My history with cutting seed potatoes has been dismal.  Placed in soil that remains cold encourages rot.  My carefully cut potatoes frequently never grow.  Allowing the cut pieces a week to skin over before planting did not improve my record.  My solution was to order single drops, potatoes sized so that they can be planted whole.  The Potato Garden delivery exceeded expectations.  Egg sized potatoes were delivered and nearly all have produced sprouts.

Canela is your basic white potato.  Yields are good, storage is long and they taste like potatoes.

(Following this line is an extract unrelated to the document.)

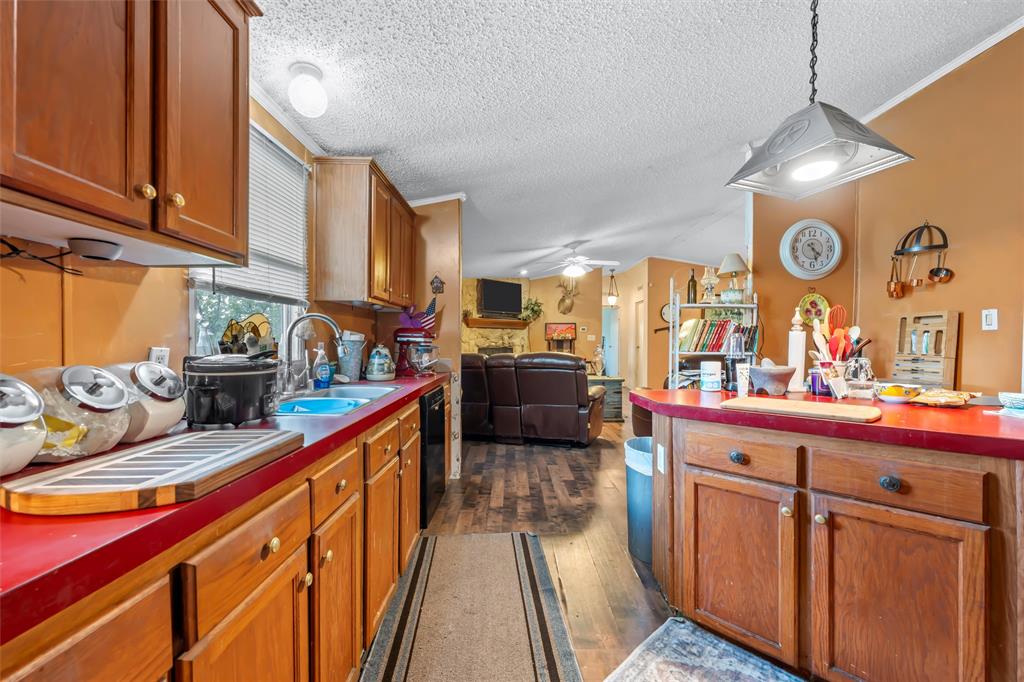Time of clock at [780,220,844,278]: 4:27
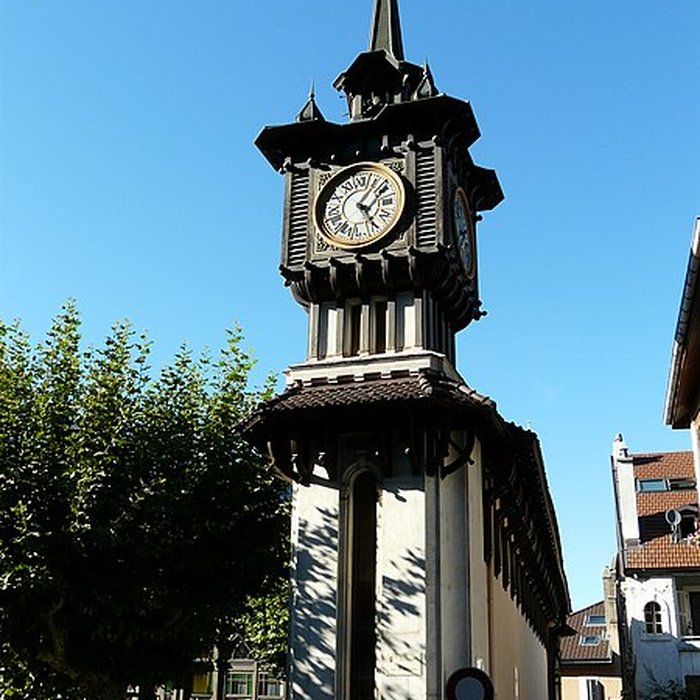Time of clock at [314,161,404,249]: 1:24
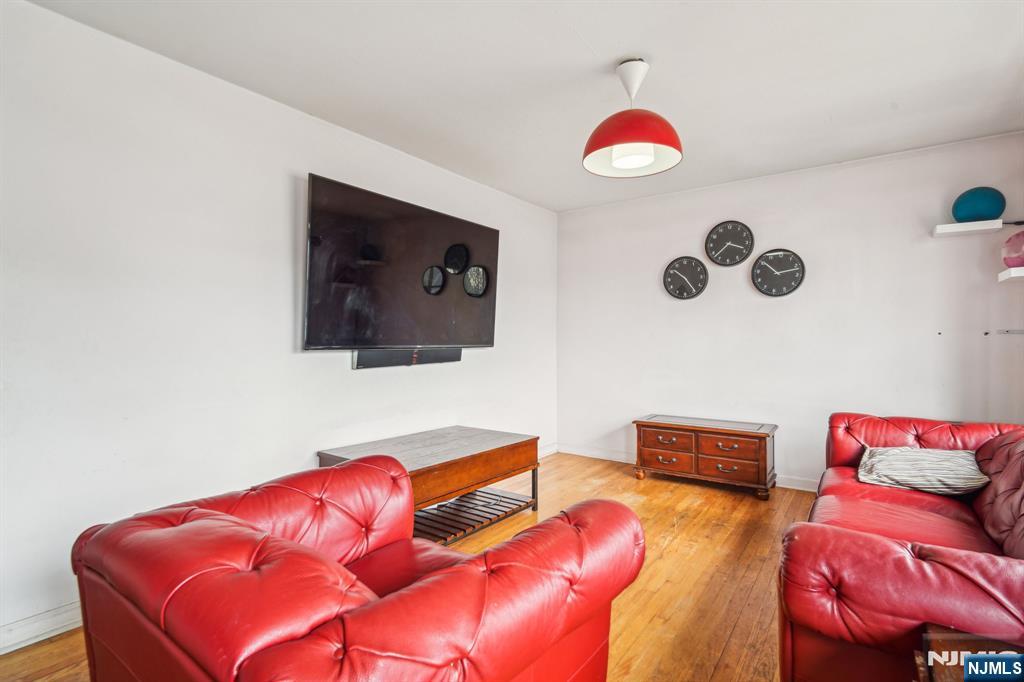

Local wisdom says that when the dandelions bloom it is time to plant your potatoes.  Frost and dandelion flowers occur at the same time so we have been trying for a later planting time.  When I lived in town and commuted here, I drove past the trailer tenanted by a farm's hired hand.  Outside of his trailer, he grew chickens and potatoes in separate locations.   In my opinion he always planted potatoes late but his plants were always excellent looking.  Finally his method has registered here and we are now planting potatoes in June.  Soil temperatures are warm and the danger of frost has passed.

Red Gold is another favored variety.  Yellow flesh under a pink skin combine to produce an interesting appearance at harvest.  Their overall color is orange and it is anything but subtle.

Our other unusual practice is the use of molasses as a soil amendment.  Three quarters of a cup of molasses is mixed with four gallons of water.  Allowed to brew overnight, the mixture is sprinkled on the surface of the soil after planting.  A second application will follow first hilling.   In theory, beneficial soil organisms multiply in response to the presence of molasses.

At this moment, seventy-two hills of potatoes are in the ground.  We have enough open garden space for twenty-four more and they will be planted tomorrow.  If this summer features regular rainfall, we could have an abundant harvest.  We got rain today after a dry spell so we are off to a great start!